▸ **PROBLEM DETAILS**:
Reproduce the data below word for word, keeping every line and its order unchanged.
....
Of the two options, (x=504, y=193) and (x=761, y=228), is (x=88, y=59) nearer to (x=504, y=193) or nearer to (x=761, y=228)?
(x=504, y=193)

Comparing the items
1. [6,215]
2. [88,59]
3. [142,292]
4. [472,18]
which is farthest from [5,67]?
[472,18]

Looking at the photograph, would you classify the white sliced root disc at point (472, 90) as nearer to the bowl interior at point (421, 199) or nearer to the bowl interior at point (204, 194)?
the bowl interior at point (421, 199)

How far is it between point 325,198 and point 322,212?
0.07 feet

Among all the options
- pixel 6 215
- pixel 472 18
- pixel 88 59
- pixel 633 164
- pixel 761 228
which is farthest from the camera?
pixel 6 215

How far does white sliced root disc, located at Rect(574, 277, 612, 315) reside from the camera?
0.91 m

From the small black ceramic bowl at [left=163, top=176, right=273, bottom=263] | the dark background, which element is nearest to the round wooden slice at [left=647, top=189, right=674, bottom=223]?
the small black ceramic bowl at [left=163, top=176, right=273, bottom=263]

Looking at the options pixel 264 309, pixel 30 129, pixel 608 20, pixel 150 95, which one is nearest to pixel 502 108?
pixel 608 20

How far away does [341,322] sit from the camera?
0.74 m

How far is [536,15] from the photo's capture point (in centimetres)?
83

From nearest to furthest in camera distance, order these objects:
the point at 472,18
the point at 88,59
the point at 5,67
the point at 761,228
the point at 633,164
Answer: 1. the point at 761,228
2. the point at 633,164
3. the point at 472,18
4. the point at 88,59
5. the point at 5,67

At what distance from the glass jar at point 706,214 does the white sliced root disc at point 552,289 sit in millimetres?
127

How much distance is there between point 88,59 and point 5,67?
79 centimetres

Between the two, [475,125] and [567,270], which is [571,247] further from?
....
▸ **ANSWER TO THIS EXERCISE**:
Of the two options, (x=504, y=193) and (x=761, y=228), is (x=88, y=59) nearer to (x=504, y=193) or nearer to (x=761, y=228)?
(x=504, y=193)

Comparing the items
1. [6,215]
2. [88,59]
3. [142,292]
4. [472,18]
which is farthest from [5,67]?
[472,18]

Looking at the photograph, would you classify the white sliced root disc at point (472, 90) as nearer to the bowl interior at point (421, 199) or nearer to the bowl interior at point (204, 194)?
the bowl interior at point (421, 199)

How far is it between point 325,198 and point 322,212?
0.07 feet

Among all the options
- pixel 6 215
- pixel 472 18
- pixel 88 59
- pixel 633 164
- pixel 761 228
which is farthest from the camera?
pixel 6 215

How far does white sliced root disc, located at Rect(574, 277, 612, 315) reside from the camera?
0.91 m

From the small black ceramic bowl at [left=163, top=176, right=273, bottom=263] | the dark background, which element is nearest to the round wooden slice at [left=647, top=189, right=674, bottom=223]?
the small black ceramic bowl at [left=163, top=176, right=273, bottom=263]

Looking at the options pixel 264 309, pixel 30 129, pixel 608 20, pixel 150 95, which one is nearest to pixel 502 108?
pixel 608 20

How far away does [341,322] sit from the camera?
0.74 m

How far is [536,15] from the photo's capture point (in centimetres)?
83

From nearest to furthest in camera distance, order these objects:
the point at 472,18
the point at 88,59
the point at 5,67
the point at 761,228
the point at 633,164
Answer: 1. the point at 761,228
2. the point at 633,164
3. the point at 472,18
4. the point at 88,59
5. the point at 5,67

At what distance from the glass jar at point 706,214 does the white sliced root disc at point 552,289 sit in millimetres?
127

How much distance is there between point 88,59 and point 5,67?
79 centimetres

Between the two, [475,125] and [567,270], which is [571,247] further from?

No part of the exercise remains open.